The 78,000-acre fires, which are now 13 percent contained, have demolished 176 homes and threaten to destroy 25,000 more in Santa Cruz and San Mateo counties, per Cal Fire. The state firefighting agency said to expect an uptick in the official tally of destroyed structures as inspection teams survey the damage.
Cal Fire reported some progress over the weekend, however, thanks to mild weather that allowed them to construct defensive lines get better overhead views to map perimeters.
“Firefighters worked aggressively overnight taking suppression action on the CZU Lightning Complex,” Cal Fire wrote in a 7am update. “Fire danger remains elevated and everyone should continue to use extreme caution.”
Heavy timber and thick undergrowth have fueled the flames roaring through the coastal mountain range as erratic winds make their course unpredictable.
More than 70,000 people had already fled the CZU blazes when Cal Fire on Sunday night expanded evacuation orders beyond the Santa Clara County line.

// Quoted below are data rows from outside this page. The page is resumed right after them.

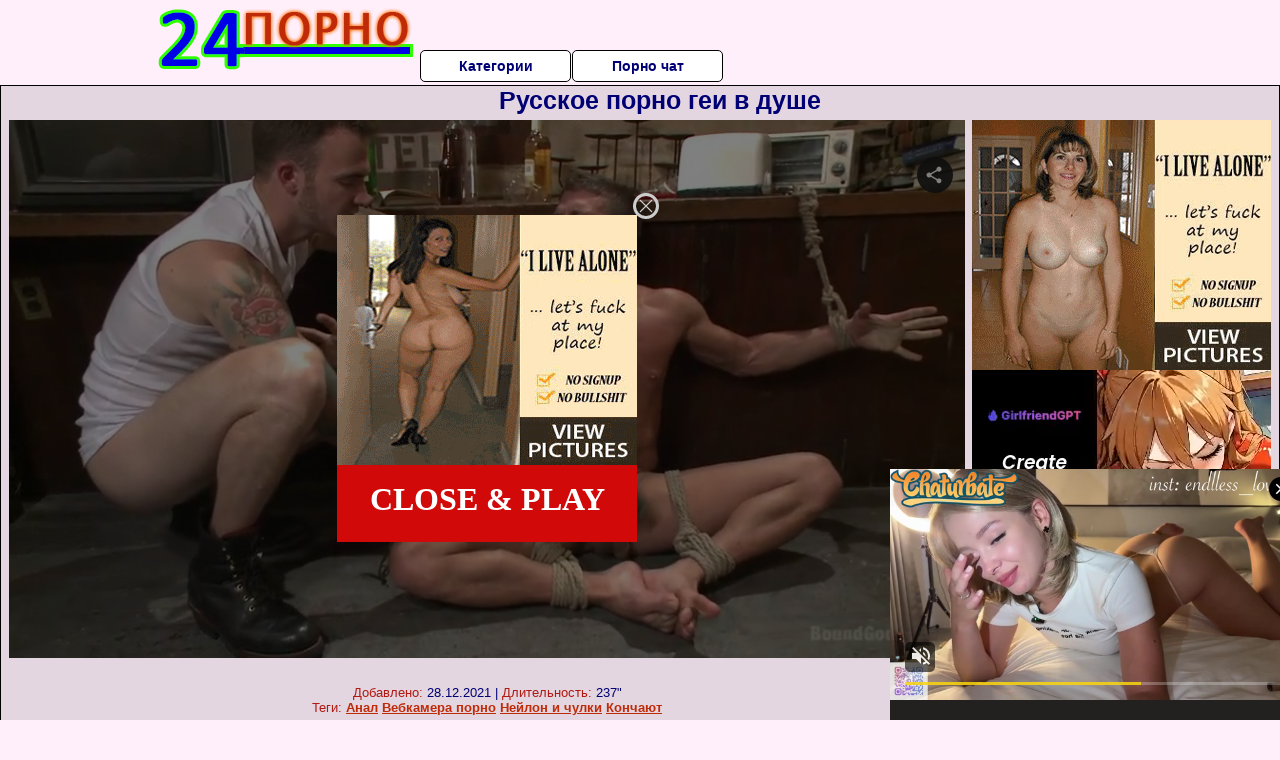

--- FILE ---
content_type: text/xml;charset=UTF-8
request_url: https://s.magsrv.com/splash.php?idzone=4932886&cookieconsent=true
body_size: 3613
content:
<?xml version="1.0" encoding="UTF-8"?>
<VAST version="3.0">
  <Ad id="7816444">
    <Wrapper>
      <AdSystem>ExoClick</AdSystem>
      <VASTAdTagURI><![CDATA[https://live.trmzum.com/vast.go?spaceid=11685313&subid=PR_exo_us_7816444_pornopilotki.ru]]></VASTAdTagURI>
      <Impression id="exotr"><![CDATA[https://s.magsrv.com/vregister.php?a=vimp&tracking_event=impression&idzone=4932886&6db344fbd35b6a6300ba010161799875=tsVuZ8uHLtt4cdvPjq5cPXDt65cddlTlK8E.fHxu5cu27j44bunXW1NZLXThmif91wNxsSvWMPOZ8NdUFbi781VcrEjmc81Ms08Ec1cUG6mzXA2w3a5TXBU5Tnx4cuXTjrgbnsZjgqfcpz59fPDp21wN1QVuZ9PPnzw4a4G8ZpXM.nnny8eO2uBtpitx6anDPjy864G2mJJ2IHpc._jj26dOmuBu1imBiuCaXPjy5cuffjy5a4G5qs.3TXA2zTNdU5Tnw1wNtuWwNOZ8NcDbTFNMDlOfDXA3BVPnz58tdVjOfDXaxHY5nw3cOOuexmOCp9ylelitzPvw1z2MxwVPuUrtWU0uStYZonga2mJJ2IHpV2rKaXJWsM0TwNbl7T7Erzi9cy89jMcFT7lOfHW5e0.xK84vXMvK5XdNTFnx1sNr14TuZ8.Ot2amRivPXA3K5XdNTFnx1tTWS104LzUwPQSsR5on_dcDc9MzdjVa7TFbj01OGfHtrnpgagleXkmbcjz6a36656s.OupqlxyVelyqaOyuCaXPXZU5SvA3nw12UxrvsVP5u9.[base64].GuCVqZ6WCuZeSZtzPhrrcqrXkmbcz4a6XHoJpV3nJpWJHF4G8.vHt16cfGuema_BeqtiuyrPbx1wNzsU1yuU58NbUFeC7zk0rEji8DefTrw88e_fXK5Ww1ZBXgvPTNfgvXhO5m_NVXBK9rlcrYasgrwXnpmvwXbcqapgnrgmlzajmsb1sNsxzNRL2uU564JJ6XKqoJpV2I414JbWI4G16XGKppas.Wuqxnlnw11WM88.[base64].OuBtpiSdiB6VevCdzPhrprZXgltclrmpwXgbz101srwS2uS1zU4LysSOZ64nMF7WI7HF.OfDXE5gvaxHY4vyz4a4nMF7WI7HF.efDXE5gvaxHY4v0z4a4nMF7WI7HF.ufDXE5gvaxHY4v2z4a4nMF7WI7HF..fDXE5gvaxHY4v4z4a4nMF7WI7HF_OfDXE5gvaxHY4vx4Z8NbTcq9lTDzmfDWzA2vU.[base64].mtmymPPXZU5Su0xPPBK9nx12VOUrtMTzwSvLu0uUWOStYZ8enThrsqcpXaYnngleXjctcjztYpgYrgml122WQN58e_bz54d_Pjj25du3jx468e3nu4x34N8unHh011wSOVVsST58e_bz54d_Pjjrammigcamlqclrz4w-&is_vast=0&should_log=0&cb=e2e_697ea70d243d18.02094825]]></Impression>
      <Error><![CDATA[https://s.magsrv.com/vregister.php?a=vview&errorcode=[ERRORCODE]&idzone=4932886&dg=7816444-USA-122237122-0-0-1-1-Wrapper]]></Error>
      <Creatives>
        <Creative sequence="1" id="122237122">
          <Linear>
            <TrackingEvents>
              <Tracking id="prog_1" event="progress" offset="00:00:10.000"><![CDATA[https://s.magsrv.com/vregister.php?a=vview&should_log=0&cb=e2e_697ea70d240e25.09429490&tracking_event=progress&progress=00:00:10.000&idzone=4932886&6db344fbd35b6a6300ba010161799875=tsVuZ8uHLtt4cdvPjq5cPXDt65cddlTlK8E.fHxu5cu27j44bunXW1NZLXThmif91wNxsSvWMPOZ8NdUFbi781VcrEjmc81Ms08Ec1cUG6mzXA2w3a5TXBU5Tnx4cuXTjrgbnsZjgqfcpz59fPDp21wN1QVuZ9PPnzw4a4G8ZpXM.nnny8eO2uBtpitx6anDPjy864G2mJJ2IHpc._jj26dOmuBu1imBiuCaXPjy5cuffjy5a4G5qs.3TXA2zTNdU5Tnw1wNtuWwNOZ8NcDbTFNMDlOfDXA3BVPnz58tdVjOfDXaxHY5nw3cOOuexmOCp9ylelitzPvw1z2MxwVPuUrtWU0uStYZonga2mJJ2IHpV2rKaXJWsM0TwNbl7T7Erzi9cy89jMcFT7lOfHW5e0.xK84vXMvK5XdNTFnx1sNr14TuZ8.Ot2amRivPXA3K5XdNTFnx1tTWS104LzUwPQSsR5on_dcDc9MzdjVa7TFbj01OGfHtrnpgagleXkmbcjz6a36656s.OupqlxyVelyqaOyuCaXPXZU5SvA3nw12UxrvsVP5u9.[base64].C7blTVME9cE0ubUc1jethtmOZqJe1ynPXBJPS5VVBNKuxHGvBLaxHA2vS4xVNLVny11WM8s.Guqxnnnw11NUwT1r14TuZ66mqYJ615WJHM9dTVME9a9rlOetmma6pyle1ynPhrtpz4a4Ja3KZWI8.GuWZd2yVurPhrgbpcqnmlqgtcXjYwmsrz4a4G5LI64MZpXM.GtyRiCNeCqfPhrqapgnrXbcrYgjz7a6mqYJ617XKaoJpc.OuBthu1ymuCpyldhtevCdzPlx1wNz0zX4Z9dbDa9LlFjlVa9LlVkdefHXA3K5XdNTEvXhO5nx1wNtMSTsQPSr14TuZ8NdNbK8Etrktc1OC8DeeumtleCW1yWuanBeViRzPXE5gvaxHY4vxz4a4nMF7WI7HF.WfDXE5gvaxHY4vzz4a4nMF7WI7HF.mfDXE5gvaxHY4v1z4a4nMF7WI7HF.2fDXE5gvaxHY4v3z4a4nMF7WI7HF_GfDXE5gvaxHY4v5z4a4nMF7WI7HF.PDPhrgbrpYddgaXqmspacz4a3WI42WGol55qoK4Jpc.Gthtepym2CV5d.[base64].eHfz448e3Tnx79fHPp2893GO_BvlzZb7a64JHKq2JJ8.Pft588O_nxx1tTTRQONTS1OS158Y-]]></Tracking>
            </TrackingEvents>
            <VideoClicks>
              <ClickTracking><![CDATA[https://s.magsrv.com/click.php?d=H4sIAAAAAAAAA11RuW7DMAz9FS9eBZG6xwBFlg4tWnQ2nFhJjMSVYdlGUfDjK8lFeuBJIvVIPuowFrSUkoDTZZ7HWItdjfs0bv3q2TwNn8vAjmFIzNrGmZ1DLfZxbI..[base64].W5angLhXZ0J7jtOY_KPdM4SR5b7mml3l6JO388dR2B5TGcu35yXrLETs4GWsPaL8AlFXQZOcBAAA-&cb=e2e_697ea70d23b879.09209512&noredirect=1]]></ClickTracking>
            </VideoClicks>
          </Linear>
        </Creative>
      </Creatives>
      <Extensions>
        <Extension type="waterfall" fallback_index="0">
          <Extension/>
        </Extension>
      </Extensions>
    </Wrapper>
  </Ad>
</VAST>


--- FILE ---
content_type: application/xml; charset=utf-8
request_url: https://live.trmzum.com/vast.go?spaceid=11685313&subid=PR_exo_us_7816444_pornopilotki.ru
body_size: 4118
content:
<?xml version="1.0" encoding="UTF-8"?><VAST version="3.0"> <Error><![CDATA[https://live.trmzum.com/vast.go?spaceid=11685313&act=error&code=[ERRORCODE]]]></Error><Ad id="1"><InLine><AdSystem>Admoxi</AdSystem><AdTitle><![CDATA[Goal: naughty tease my kitten 💦 Epic Goal: TIKET SHOW ;) 💦 Lovense Lush on - Hey hey Mia is back 💦 #new #shy #natural #skinny #18]]></AdTitle><Description><![CDATA[]]></Description><Impression><![CDATA[https://live.trmzum.com/vast.go?spaceid=11685313&act=logimp&xref=[base64]]]></Impression><Creatives><Creative sequence="1" id="1"><Linear skipoffset="00:00:05"><Duration>00:00:30</Duration><TrackingEvents><Tracking event="midpoint"><![CDATA[https://live.trmzum.com/vast.go?spaceid=11685313&act=midpoint&xref=[base64]]]></Tracking></TrackingEvents><VideoClicks><ClickThrough><![CDATA[https://live.trmzum.com/click.go?xref=[base64]]]></ClickThrough><ClickTracking></ClickTracking></VideoClicks><MediaFiles><MediaFile delivery="progressive" bitrate="326429" type="video/mp4"><![CDATA[https://cdn.trudigo.com/data/creatives/20298/266947.mp4]]></MediaFile><MediaFile delivery="streaming" bitrate="326429" type="application/x-mpegURL"><![CDATA[https://edge26-ams.live.mmcdn.com/live-hls/amlst:endlessmia-sd-cb41921f9c1ae655e510b130a9bc1f96b79732731f9be0fd7773b12f8ba234b0_trns_h264/playlist.m3u8]]></MediaFile></MediaFiles></Linear></Creative></Creatives></InLine></Ad></VAST>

And yet, “fire activity may dictate more evacuations and road closures in the days to come,” the state firefighting agency cautioned.
In the North Bay’s wine country, the 350,000-acre LNU Complex holds steady as the biggest fire now burning in California and the second-biggest in state history.
Cal Fire has managed to control 22 percent of the LNU fires, which have claimed three lives, incinerated more than 870 buildings and damaged 234 others.
Strong gusts, lightning and erratic flames have crews bracing for additional fire growth in Napa, Sonoma and Solano counties, where some evacuation orders have been lifted.